Pierre Espérance accuse Martelly et le PHTK d’avoir mis la justice et l’État sous influence

Pierre Espérance accuse Martelly et le PHTK d’avoir mis la justice et l’État sous influence

Le directeur exécutif du RNDDH, Pierre Espérance, a vivement critiqué, lors d’une interview avec des journalistes ce mardi 21 juillet 2026, le fonctionnement de la justice et de la Police nationale d’Haïti. Il a dénoncé l’influence politique, la corruption et l’impunité, tout en mettant en cause la conduite de l’enquête sur l’assassinat de l’ancien président Jovenel Moïse.
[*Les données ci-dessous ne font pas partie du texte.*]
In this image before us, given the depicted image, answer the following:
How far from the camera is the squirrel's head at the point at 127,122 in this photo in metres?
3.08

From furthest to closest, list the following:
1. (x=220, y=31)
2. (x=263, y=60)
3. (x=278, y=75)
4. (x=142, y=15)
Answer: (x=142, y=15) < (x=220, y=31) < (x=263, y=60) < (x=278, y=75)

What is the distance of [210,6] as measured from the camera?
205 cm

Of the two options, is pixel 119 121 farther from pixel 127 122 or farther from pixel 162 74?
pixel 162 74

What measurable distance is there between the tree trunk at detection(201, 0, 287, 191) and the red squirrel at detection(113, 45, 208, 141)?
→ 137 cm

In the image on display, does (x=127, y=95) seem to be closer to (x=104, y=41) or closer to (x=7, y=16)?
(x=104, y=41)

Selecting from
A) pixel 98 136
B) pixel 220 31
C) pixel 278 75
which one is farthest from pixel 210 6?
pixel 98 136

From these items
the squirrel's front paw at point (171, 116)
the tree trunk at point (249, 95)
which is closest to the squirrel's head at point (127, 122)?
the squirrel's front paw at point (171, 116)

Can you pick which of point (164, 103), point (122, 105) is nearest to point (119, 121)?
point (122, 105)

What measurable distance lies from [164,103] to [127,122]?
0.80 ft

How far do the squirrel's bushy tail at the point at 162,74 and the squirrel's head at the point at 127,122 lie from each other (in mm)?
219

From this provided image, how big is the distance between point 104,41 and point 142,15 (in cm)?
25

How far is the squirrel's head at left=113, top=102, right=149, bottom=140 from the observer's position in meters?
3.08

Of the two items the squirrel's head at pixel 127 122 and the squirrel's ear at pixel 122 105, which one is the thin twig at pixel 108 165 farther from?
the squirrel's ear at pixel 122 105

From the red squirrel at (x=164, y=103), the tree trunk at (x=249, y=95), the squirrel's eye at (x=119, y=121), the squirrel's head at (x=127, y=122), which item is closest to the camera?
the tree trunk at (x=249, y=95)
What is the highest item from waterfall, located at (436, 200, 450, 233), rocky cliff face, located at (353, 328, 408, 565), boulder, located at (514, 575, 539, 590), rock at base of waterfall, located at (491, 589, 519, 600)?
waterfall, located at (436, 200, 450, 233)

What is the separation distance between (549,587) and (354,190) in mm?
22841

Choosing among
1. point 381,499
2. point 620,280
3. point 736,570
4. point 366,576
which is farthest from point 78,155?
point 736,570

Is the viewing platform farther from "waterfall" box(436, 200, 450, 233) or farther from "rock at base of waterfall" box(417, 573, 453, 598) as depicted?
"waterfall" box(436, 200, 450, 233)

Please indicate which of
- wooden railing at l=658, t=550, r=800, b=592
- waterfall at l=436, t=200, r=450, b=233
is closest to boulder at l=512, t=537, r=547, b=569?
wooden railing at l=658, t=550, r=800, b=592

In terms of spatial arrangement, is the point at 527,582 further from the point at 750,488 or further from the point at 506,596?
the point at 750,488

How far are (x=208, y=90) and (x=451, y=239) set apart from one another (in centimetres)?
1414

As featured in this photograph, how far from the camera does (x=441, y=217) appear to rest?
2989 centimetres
Pierre Espérance a particulièrement ciblé le juge d’instruction Jean Denis Cyprien, chargé du dossier de l’assassinat de Jovenel Moïse. Il a sévèrement critiqué l’audition de l’ancien président Michel Joseph Martelly, estimant qu’elle ne permet pas de faire progresser suffisamment la recherche des véritables responsables du crime. « C’est du théâtre, c’est de la démagogie et du brassage », a déclaré le directeur exécutif du RNDDH, qui accuse le magistrat de ne pas s’attaquer aux auteurs intellectuels et matériels de l’assassinat.

Le responsable du RNDDH a également renouvelé ses accusations contre Michel Martelly et le PHTK, qu’il accuse d’avoir exercé une influence sur plusieurs institutions de l’État. Selon lui, cette influence aurait contribué à affaiblir les mécanismes judiciaires et à favoriser l’impunité. Pierre Espérance affirme également que l’insécurité aurait servi à détourner l’attention de la population des dossiers de corruption, notamment celui de PetroCaribe. Il accuse par ailleurs l’ancien président d’être lié au financement de groupes armés.

Pierre Espérance a aussi mis en cause certains responsables de la Police nationale d’Haïti, affirmant que des membres du haut commandement auraient protégé des groupes armés. Il a notamment évoqué le cas de policiers de l’Artibonite qui auraient, selon lui, fourni des armes et des munitions à des gangs. « L’état-major de la police protège les bandits de Viv Ansanm », a-t-il affirmé, tout en faisant référence aux liens présumés entre certains responsables politiques et des chefs de gangs. 

Le directeur exécutif du RNDDH a enfin dénoncé ce qu’il considère comme des tentatives d’intimidation contre son organisation. Il a critiqué une ordonnance attribuée au juge Jean Denis Cyprien visant, selon ses déclarations, son domicile et les locaux du RNDDH. « Nous ne sommes pas au-dessus de la loi, mais nous ne nous laisserons pas intimider », a-t-il martelé, assurant que l’organisation poursuivra son travail de défense des droits humains et de lutte contre l’impunité.


Le RNDDH appelle à une justice capable, selon lui, de faire toute la lumière sur les responsabilités dans ce dossier sans subir de pression politique.